• [REQUIREMENT 1]
Decide whether each statement below agrees with the passage about businesses that run without their owner. Answer yes or no for each, and quote the words of the passage that settle it.
(a) Gordon Ramsay creates profitable restaurants without being present in them himself.
(b) Success in running a business this way comes down to systems and training.
(c) Every major chain depends on its owner being there.
• [REQUIREMENT 2] In the passage about businesses that run without their owner, which chef is used as an example from the restaurant trade?

• [TEXT UNDER STUDY]
# # # # #

It’s nonsense for so many reasons. But obviously at it’s most simplistic Howard Schulz isn’t there in every Starbucks and they seem to do okay. Every major chain manages to cope without the “owner” being there so why can’t you?

But immediately I hear murmurs along the lines of “well, Starbucks is soulless – I don’t want a business like that.” Hmmm – well yes and no.

Let’s jump sideways in our industry for a wee minute. Let’s look at Gordon Ramsay. At that very highest level of the restaurant trade he manages to create incredibly profitable restaurants without him actually being there.

It’s all down to systems and training. It’s about building and creating a great team round you that can grow with the business. Sure there wil be some casualties along the way but you’ll note just how many of the head chefs in the Ramsay empire were with right at the very beginning in his first restaurant.

# # # # #

• [PROVIDED MATERIAL]
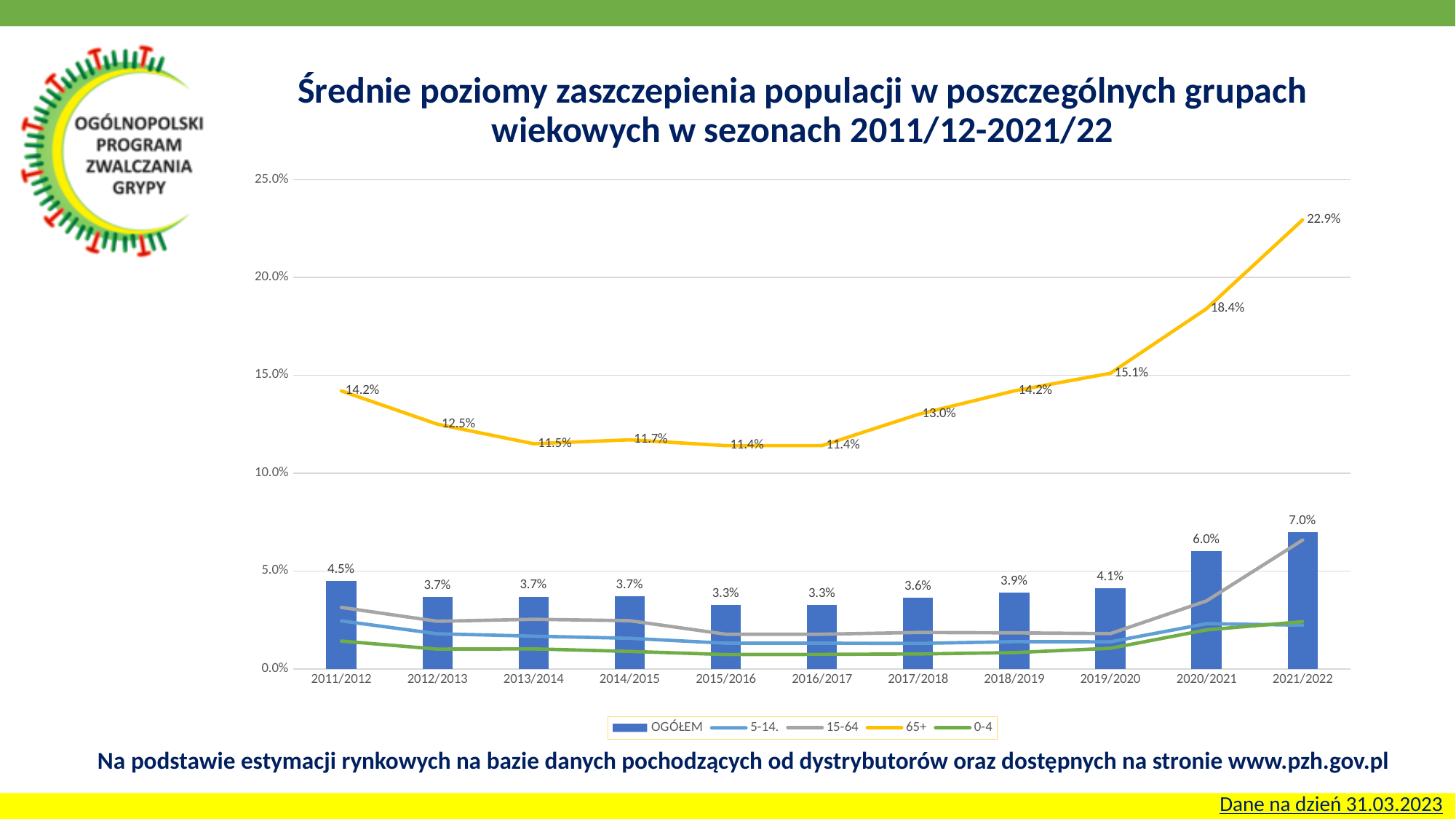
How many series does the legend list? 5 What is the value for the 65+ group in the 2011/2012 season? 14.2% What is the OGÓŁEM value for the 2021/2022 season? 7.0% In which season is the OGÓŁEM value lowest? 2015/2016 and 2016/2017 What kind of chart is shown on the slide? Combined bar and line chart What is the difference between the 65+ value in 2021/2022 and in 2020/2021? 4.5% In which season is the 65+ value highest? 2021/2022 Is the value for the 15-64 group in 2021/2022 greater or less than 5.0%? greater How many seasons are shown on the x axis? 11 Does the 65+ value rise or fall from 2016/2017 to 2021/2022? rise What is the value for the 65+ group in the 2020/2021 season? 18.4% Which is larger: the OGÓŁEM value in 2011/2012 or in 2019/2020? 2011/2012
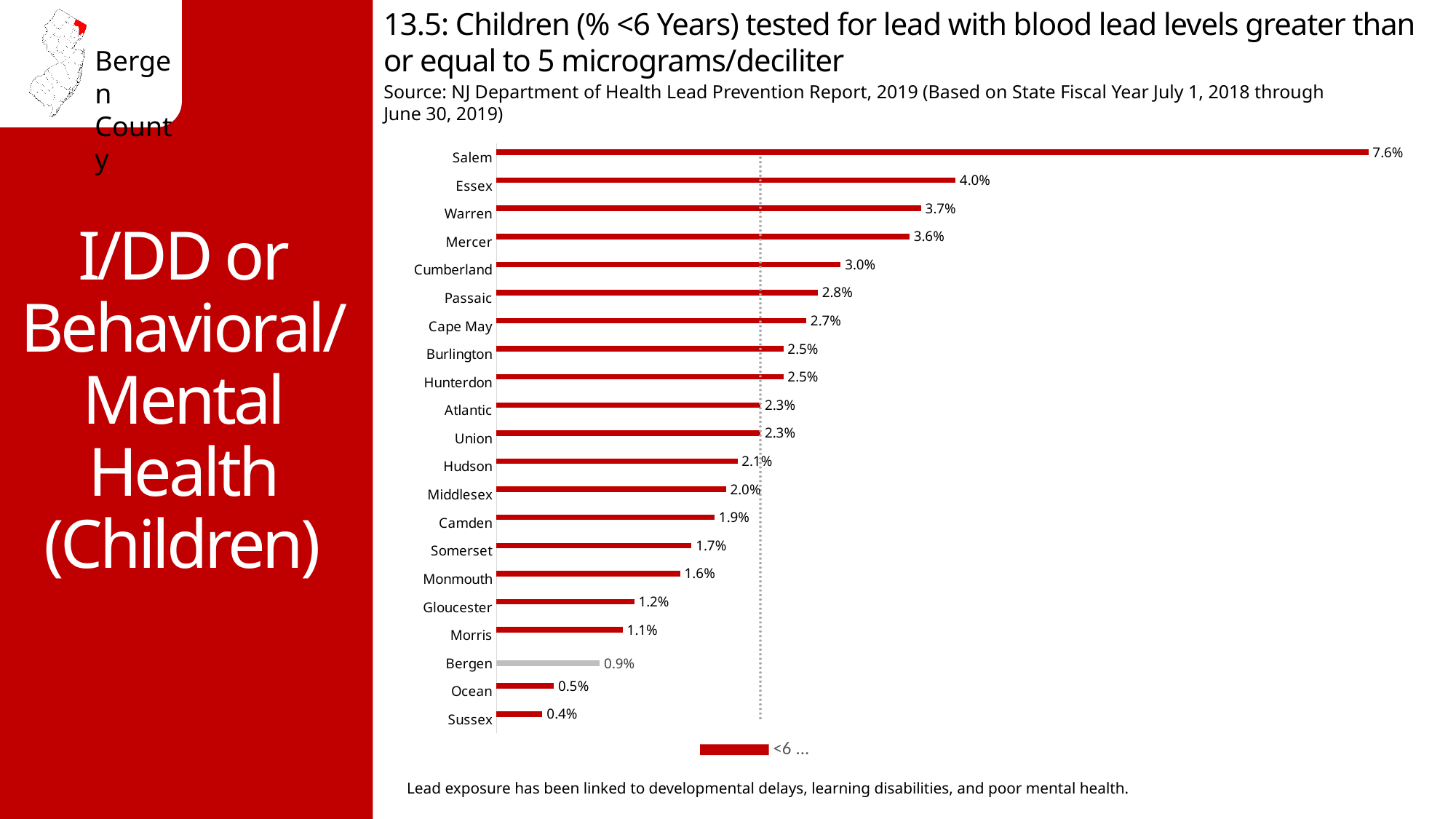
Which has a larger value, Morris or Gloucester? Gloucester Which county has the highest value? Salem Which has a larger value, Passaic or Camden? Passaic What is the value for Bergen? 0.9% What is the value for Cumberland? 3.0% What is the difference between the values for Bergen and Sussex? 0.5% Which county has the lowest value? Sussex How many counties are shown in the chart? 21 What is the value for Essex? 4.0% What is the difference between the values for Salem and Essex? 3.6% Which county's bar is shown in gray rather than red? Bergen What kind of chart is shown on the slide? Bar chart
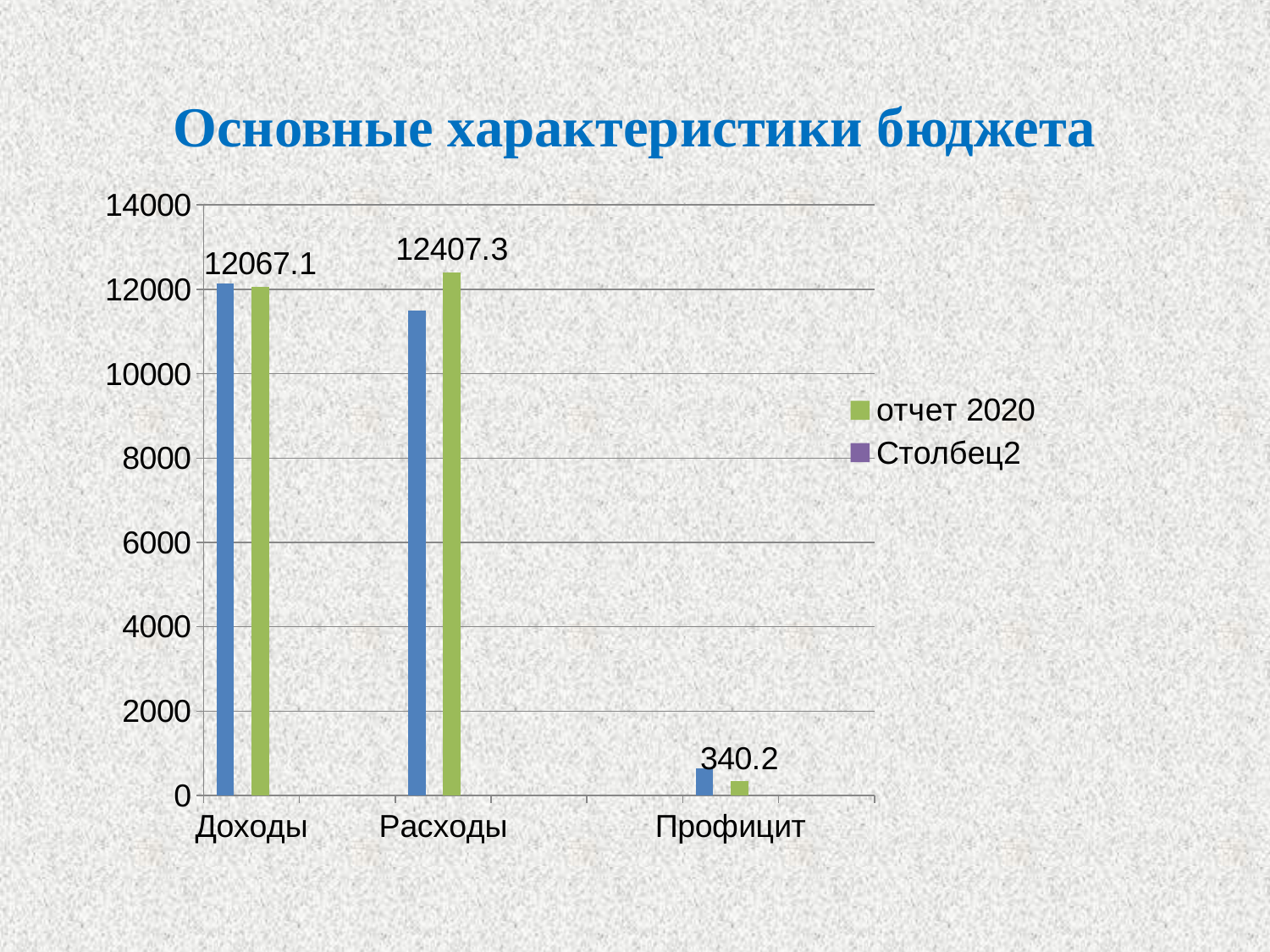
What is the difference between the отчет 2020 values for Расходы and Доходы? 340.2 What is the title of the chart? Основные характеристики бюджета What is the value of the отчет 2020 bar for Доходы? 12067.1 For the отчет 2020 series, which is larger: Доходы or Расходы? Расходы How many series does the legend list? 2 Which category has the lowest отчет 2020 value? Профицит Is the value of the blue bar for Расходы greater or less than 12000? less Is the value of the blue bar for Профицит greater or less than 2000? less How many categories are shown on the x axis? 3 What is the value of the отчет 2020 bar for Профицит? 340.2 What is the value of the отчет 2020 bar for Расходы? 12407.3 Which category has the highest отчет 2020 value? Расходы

# # # # #

• [RESPONSE BOX 1]
(a) Yes: "he manages to create incredibly profitable restaurants without him actually being there."
(b) Yes: "It’s all down to systems and training."
(c) No: "Every major chain manages to cope without the “owner” being there"

• [RESPONSE BOX 2] Gordon Ramsay.